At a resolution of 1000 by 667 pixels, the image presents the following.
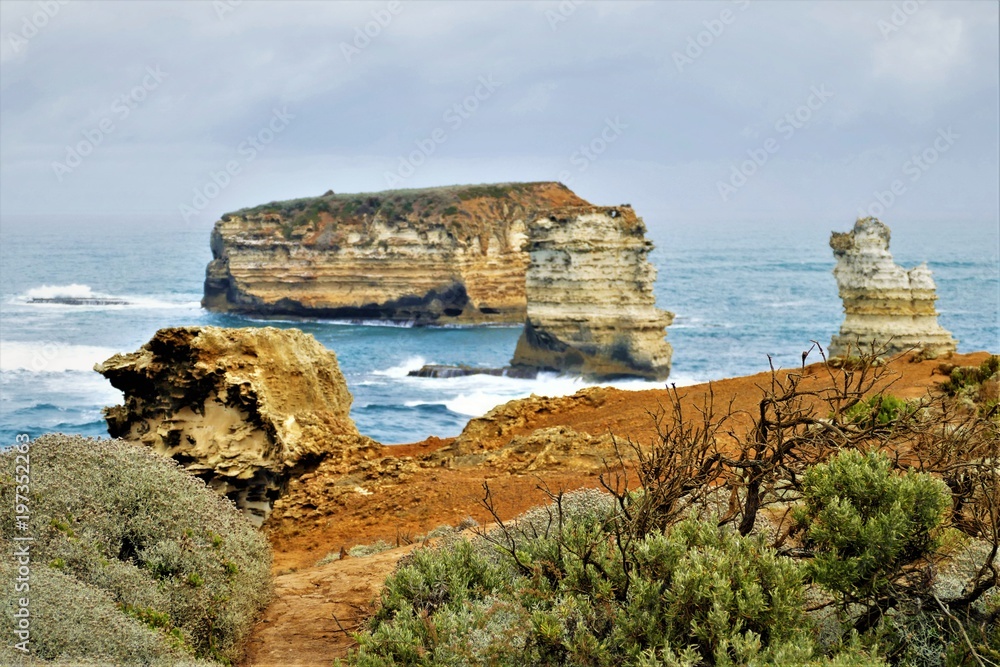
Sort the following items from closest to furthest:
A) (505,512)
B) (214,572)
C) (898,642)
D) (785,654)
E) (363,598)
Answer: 1. (785,654)
2. (898,642)
3. (214,572)
4. (363,598)
5. (505,512)

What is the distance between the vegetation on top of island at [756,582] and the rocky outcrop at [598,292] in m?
32.3

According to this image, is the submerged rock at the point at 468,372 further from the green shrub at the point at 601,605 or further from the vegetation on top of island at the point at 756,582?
the vegetation on top of island at the point at 756,582

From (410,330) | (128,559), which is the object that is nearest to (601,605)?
(128,559)

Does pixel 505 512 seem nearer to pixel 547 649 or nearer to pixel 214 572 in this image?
pixel 214 572

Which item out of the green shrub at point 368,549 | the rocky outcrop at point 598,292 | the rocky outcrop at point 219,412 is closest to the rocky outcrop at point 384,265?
the rocky outcrop at point 598,292

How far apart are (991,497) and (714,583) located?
6.37 feet

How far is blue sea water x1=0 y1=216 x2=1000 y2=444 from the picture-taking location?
36781 mm

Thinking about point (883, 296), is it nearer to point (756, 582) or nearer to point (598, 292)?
point (598, 292)

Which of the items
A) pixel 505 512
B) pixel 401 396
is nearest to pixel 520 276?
pixel 401 396

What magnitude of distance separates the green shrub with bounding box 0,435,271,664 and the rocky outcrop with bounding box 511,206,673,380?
31441 mm

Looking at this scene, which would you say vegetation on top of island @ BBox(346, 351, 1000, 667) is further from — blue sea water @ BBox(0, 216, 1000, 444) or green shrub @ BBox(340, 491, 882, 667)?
blue sea water @ BBox(0, 216, 1000, 444)

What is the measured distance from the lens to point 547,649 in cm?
553

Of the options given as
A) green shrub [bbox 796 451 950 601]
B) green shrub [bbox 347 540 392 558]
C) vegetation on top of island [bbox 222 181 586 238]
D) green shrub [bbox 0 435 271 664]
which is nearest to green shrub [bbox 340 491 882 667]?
green shrub [bbox 796 451 950 601]

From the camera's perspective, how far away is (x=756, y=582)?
5.22 meters
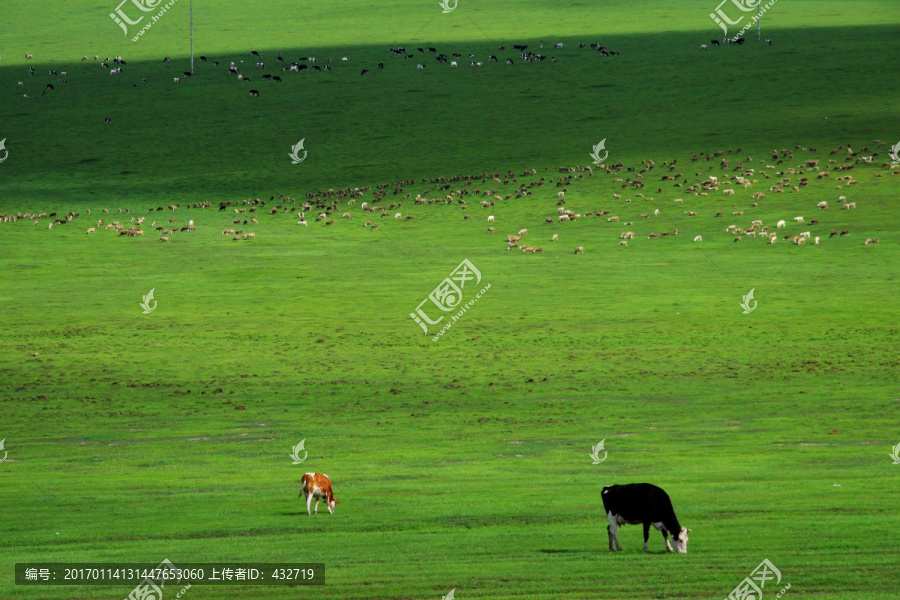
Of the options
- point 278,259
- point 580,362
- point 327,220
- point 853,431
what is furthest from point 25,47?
point 853,431

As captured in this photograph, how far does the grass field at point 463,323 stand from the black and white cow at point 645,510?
39 centimetres

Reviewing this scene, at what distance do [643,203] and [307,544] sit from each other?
51709 mm

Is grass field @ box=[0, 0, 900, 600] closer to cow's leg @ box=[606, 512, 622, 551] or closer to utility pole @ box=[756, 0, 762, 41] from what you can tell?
cow's leg @ box=[606, 512, 622, 551]

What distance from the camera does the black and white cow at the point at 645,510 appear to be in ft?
45.4

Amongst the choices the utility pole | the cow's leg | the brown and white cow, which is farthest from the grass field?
the utility pole

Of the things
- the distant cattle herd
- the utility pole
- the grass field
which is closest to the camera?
the grass field

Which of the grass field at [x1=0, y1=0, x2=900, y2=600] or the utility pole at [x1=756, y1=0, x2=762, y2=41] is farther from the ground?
the utility pole at [x1=756, y1=0, x2=762, y2=41]

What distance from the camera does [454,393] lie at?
29.9 m

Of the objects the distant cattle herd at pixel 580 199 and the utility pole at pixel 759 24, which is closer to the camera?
the distant cattle herd at pixel 580 199

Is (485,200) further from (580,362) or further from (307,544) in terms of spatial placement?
(307,544)

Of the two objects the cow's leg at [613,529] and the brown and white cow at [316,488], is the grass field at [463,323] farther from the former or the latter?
the brown and white cow at [316,488]

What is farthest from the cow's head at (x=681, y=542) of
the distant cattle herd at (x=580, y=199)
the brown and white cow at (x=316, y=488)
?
the distant cattle herd at (x=580, y=199)

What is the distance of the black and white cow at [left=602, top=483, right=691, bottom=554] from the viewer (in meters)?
13.8

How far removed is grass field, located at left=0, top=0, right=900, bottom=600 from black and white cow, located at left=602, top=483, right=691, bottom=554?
392mm
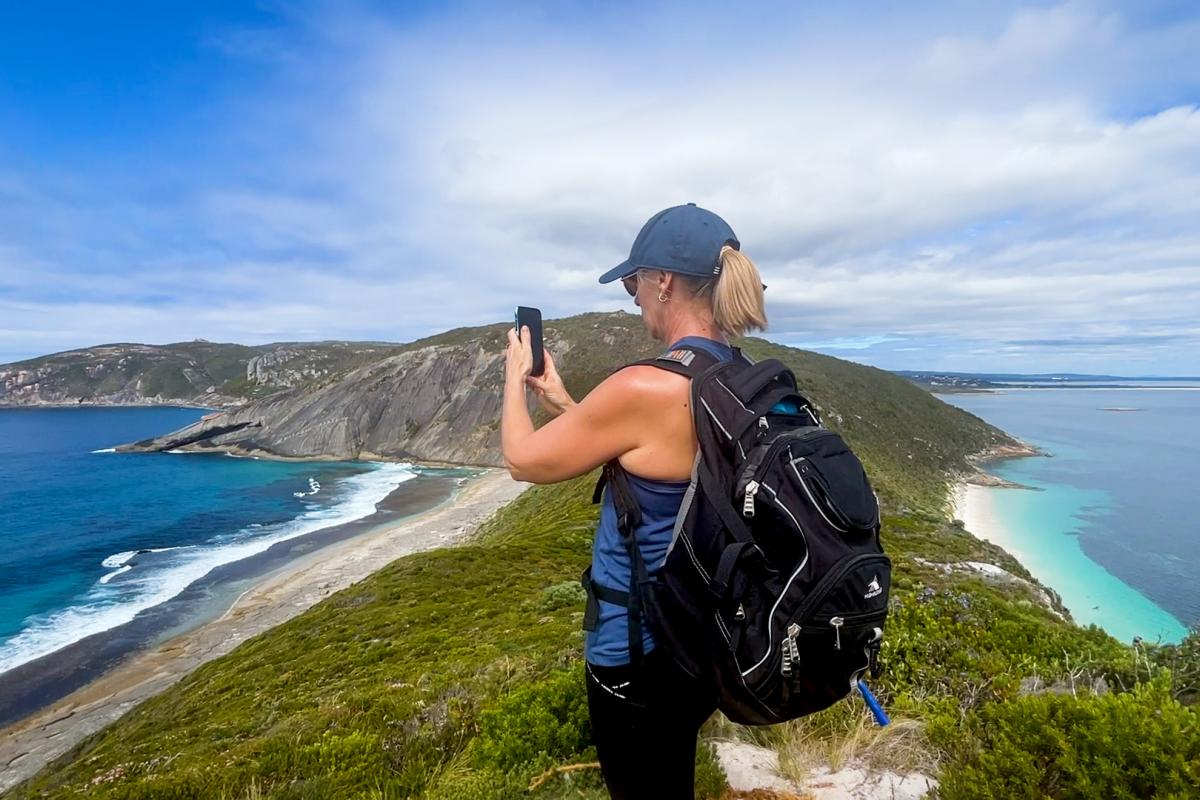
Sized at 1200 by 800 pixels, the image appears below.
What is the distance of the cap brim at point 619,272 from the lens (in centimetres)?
224

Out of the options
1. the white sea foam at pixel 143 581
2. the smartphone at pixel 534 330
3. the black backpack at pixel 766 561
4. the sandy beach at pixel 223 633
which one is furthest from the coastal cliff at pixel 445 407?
the black backpack at pixel 766 561

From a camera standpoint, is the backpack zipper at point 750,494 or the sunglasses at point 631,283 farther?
the sunglasses at point 631,283

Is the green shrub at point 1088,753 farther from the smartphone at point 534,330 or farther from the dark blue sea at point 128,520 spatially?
the dark blue sea at point 128,520

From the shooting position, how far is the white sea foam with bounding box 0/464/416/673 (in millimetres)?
28875

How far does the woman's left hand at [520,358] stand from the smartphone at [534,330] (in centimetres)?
2

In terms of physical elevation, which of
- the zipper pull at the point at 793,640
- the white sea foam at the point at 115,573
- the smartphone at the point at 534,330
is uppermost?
the smartphone at the point at 534,330

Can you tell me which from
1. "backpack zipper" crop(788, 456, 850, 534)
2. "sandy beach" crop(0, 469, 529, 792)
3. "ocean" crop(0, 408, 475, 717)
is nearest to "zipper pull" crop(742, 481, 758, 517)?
"backpack zipper" crop(788, 456, 850, 534)

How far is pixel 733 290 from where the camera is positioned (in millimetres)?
2105

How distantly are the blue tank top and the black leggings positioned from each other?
2.7 inches

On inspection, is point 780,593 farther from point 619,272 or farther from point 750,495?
point 619,272

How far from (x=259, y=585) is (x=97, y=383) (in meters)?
220

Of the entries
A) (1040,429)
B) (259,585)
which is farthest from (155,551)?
(1040,429)

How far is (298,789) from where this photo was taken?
4449 mm

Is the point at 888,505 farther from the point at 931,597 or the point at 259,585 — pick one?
the point at 259,585
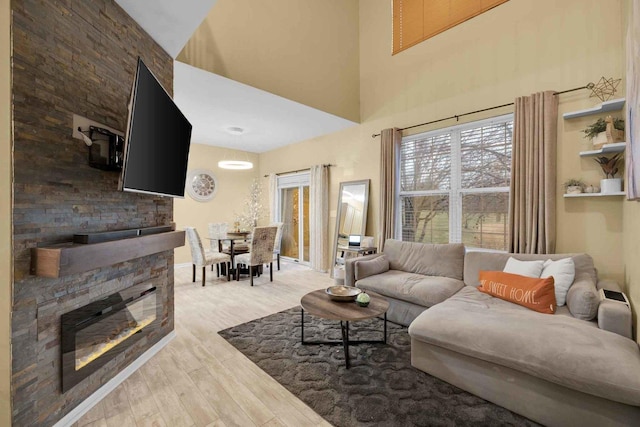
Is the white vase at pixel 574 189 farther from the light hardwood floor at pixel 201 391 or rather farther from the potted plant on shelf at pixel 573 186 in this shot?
the light hardwood floor at pixel 201 391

_ _ _ _ _ _ _

● **DIRECTIONS FOR THIS TASK**: Recast the material above as a JSON list of strings, one string per line with blank lines omitted, and leave the pictures out.

● **WRITTEN REPLY**:
[
  "At a resolution of 1000 by 667 pixels, the image presents the following.",
  "Sort the following items from closest to furthest:",
  "A) (505,512)",
  "B) (214,572)",
  "C) (898,642)",
  "D) (785,654)",
  "E) (363,598)",
  "Answer: 1. (785,654)",
  "2. (898,642)",
  "3. (214,572)",
  "4. (363,598)",
  "5. (505,512)",
  "What is the distance between the vegetation on top of island at [756,582] and the rocky outcrop at [598,292] in m?",
  "32.3",
  "According to this image, is the submerged rock at the point at 468,372 further from the green shrub at the point at 601,605 or further from the vegetation on top of island at the point at 756,582?",
  "the vegetation on top of island at the point at 756,582",
  "From (410,330) | (128,559), which is the object that is nearest to (601,605)?",
  "(128,559)",
  "Does pixel 505 512 seem nearer to pixel 547 649 or nearer to pixel 214 572 in this image?",
  "pixel 214 572",
  "Which item out of the green shrub at point 368,549 | the rocky outcrop at point 598,292 | the rocky outcrop at point 219,412 is closest to the rocky outcrop at point 384,265?",
  "the rocky outcrop at point 598,292",
  "How far apart are (991,497) and (714,583) located?",
  "6.37 feet",
  "How far is blue sea water x1=0 y1=216 x2=1000 y2=444 from the picture-taking location?",
  "36781 mm",
  "Thinking about point (883, 296), is it nearer to point (756, 582) or nearer to point (598, 292)?",
  "point (598, 292)",
  "Which of the items",
  "A) pixel 505 512",
  "B) pixel 401 396",
  "is nearest to pixel 520 276?",
  "pixel 401 396",
  "What magnitude of distance separates the green shrub with bounding box 0,435,271,664 and the rocky outcrop with bounding box 511,206,673,380?",
  "31441 mm",
  "Looking at this scene, which would you say vegetation on top of island @ BBox(346, 351, 1000, 667) is further from — blue sea water @ BBox(0, 216, 1000, 444) or green shrub @ BBox(340, 491, 882, 667)?",
  "blue sea water @ BBox(0, 216, 1000, 444)",
  "What is the measured distance from the lens to point 547,649 in cm?",
  "553",
  "Of the options given as",
  "A) green shrub [bbox 796 451 950 601]",
  "B) green shrub [bbox 347 540 392 558]",
  "C) vegetation on top of island [bbox 222 181 586 238]",
  "D) green shrub [bbox 0 435 271 664]",
  "which is nearest to green shrub [bbox 340 491 882 667]?",
  "green shrub [bbox 796 451 950 601]",
  "From the camera's perspective, how far away is (x=756, y=582)?",
  "5.22 meters",
  "Of the options",
  "- point 278,259",
  "- point 580,362",
  "- point 327,220",
  "- point 853,431",
  "what is furthest from point 25,47?",
  "point 853,431",
  "As captured in this photograph, how far does the grass field at point 463,323 stand from the black and white cow at point 645,510?",
  "39 centimetres",
  "Reviewing this scene, at what distance do [643,203] and [307,544] sit from each other?",
  "51709 mm",
  "Is grass field @ box=[0, 0, 900, 600] closer to cow's leg @ box=[606, 512, 622, 551] or closer to utility pole @ box=[756, 0, 762, 41] from what you can tell?",
  "cow's leg @ box=[606, 512, 622, 551]",
  "What distance from the camera does the black and white cow at the point at 645,510 appear to be in ft?",
  "45.4",
  "Amongst the choices the utility pole | the cow's leg | the brown and white cow, which is farthest from the grass field?",
  "the utility pole",
  "Of the things",
  "- the distant cattle herd",
  "- the utility pole",
  "- the grass field",
  "which is closest to the camera?",
  "the grass field",
  "Which of the grass field at [x1=0, y1=0, x2=900, y2=600] or the utility pole at [x1=756, y1=0, x2=762, y2=41] is farther from the ground?",
  "the utility pole at [x1=756, y1=0, x2=762, y2=41]",
  "What distance from the camera does [454,393] lie at?",
  "29.9 m",
  "Of the objects the distant cattle herd at pixel 580 199 and the utility pole at pixel 759 24, which is closer to the camera?",
  "the distant cattle herd at pixel 580 199",
  "Is (485,200) further from (580,362) or further from (307,544) in terms of spatial placement?",
  "(307,544)",
  "Of the two objects the cow's leg at [613,529] and the brown and white cow at [316,488], is the grass field at [463,323] farther from the former or the latter?",
  "the brown and white cow at [316,488]",
  "What is farthest from the cow's head at (x=681, y=542) of",
  "the distant cattle herd at (x=580, y=199)",
  "the brown and white cow at (x=316, y=488)",
  "?",
  "the distant cattle herd at (x=580, y=199)",
  "What is the distance of the black and white cow at [left=602, top=483, right=691, bottom=554] from the viewer (in meters)?",
  "13.8",
  "How far removed is grass field, located at left=0, top=0, right=900, bottom=600 from black and white cow, located at left=602, top=483, right=691, bottom=554?",
  "392mm",
  "Sized at 1200 by 800 pixels, the image appears below.",
  "What is the distance of the cap brim at point 619,272 from the lens (in centimetres)?",
  "224",
  "Out of the options",
  "1. the white sea foam at pixel 143 581",
  "2. the smartphone at pixel 534 330",
  "3. the black backpack at pixel 766 561",
  "4. the sandy beach at pixel 223 633",
  "which one is furthest from the coastal cliff at pixel 445 407?",
  "the black backpack at pixel 766 561",
  "From a camera standpoint, is the backpack zipper at point 750,494 or the sunglasses at point 631,283 farther?",
  "the sunglasses at point 631,283",
  "Is the green shrub at point 1088,753 farther from the smartphone at point 534,330 or farther from the dark blue sea at point 128,520 spatially?",
  "the dark blue sea at point 128,520",
  "From the shooting position, how far is the white sea foam with bounding box 0/464/416/673 (in millimetres)?",
  "28875",
  "How far does the woman's left hand at [520,358] stand from the smartphone at [534,330] (in centimetres)?",
  "2",
  "In terms of physical elevation, which of",
  "- the zipper pull at the point at 793,640",
  "- the white sea foam at the point at 115,573",
  "- the smartphone at the point at 534,330",
  "is uppermost?",
  "the smartphone at the point at 534,330",
  "Can you tell me which from",
  "1. \"backpack zipper\" crop(788, 456, 850, 534)",
  "2. \"sandy beach\" crop(0, 469, 529, 792)",
  "3. \"ocean\" crop(0, 408, 475, 717)",
  "is nearest to \"zipper pull\" crop(742, 481, 758, 517)?",
  "\"backpack zipper\" crop(788, 456, 850, 534)",
  "How far is pixel 733 290 from where the camera is positioned (in millimetres)?",
  "2105",
  "How distantly are the blue tank top and the black leggings positioned from each other?",
  "2.7 inches",
  "On inspection, is point 780,593 farther from point 619,272 or farther from point 750,495?",
  "point 619,272",
  "How far from (x=259, y=585) is (x=97, y=383) (in meters)?",
  "220",
  "Of the entries",
  "A) (1040,429)",
  "B) (259,585)",
  "which is farthest from (155,551)?",
  "(1040,429)",
  "How far is (298,789) from where this photo was taken?",
  "4449 mm",
  "Is the point at 888,505 farther from the point at 931,597 or the point at 259,585 — pick one?",
  "the point at 259,585",
  "Is the white vase at pixel 574 189 farther from the light hardwood floor at pixel 201 391 or rather farther from the potted plant on shelf at pixel 573 186 in this shot?",
  "the light hardwood floor at pixel 201 391"
]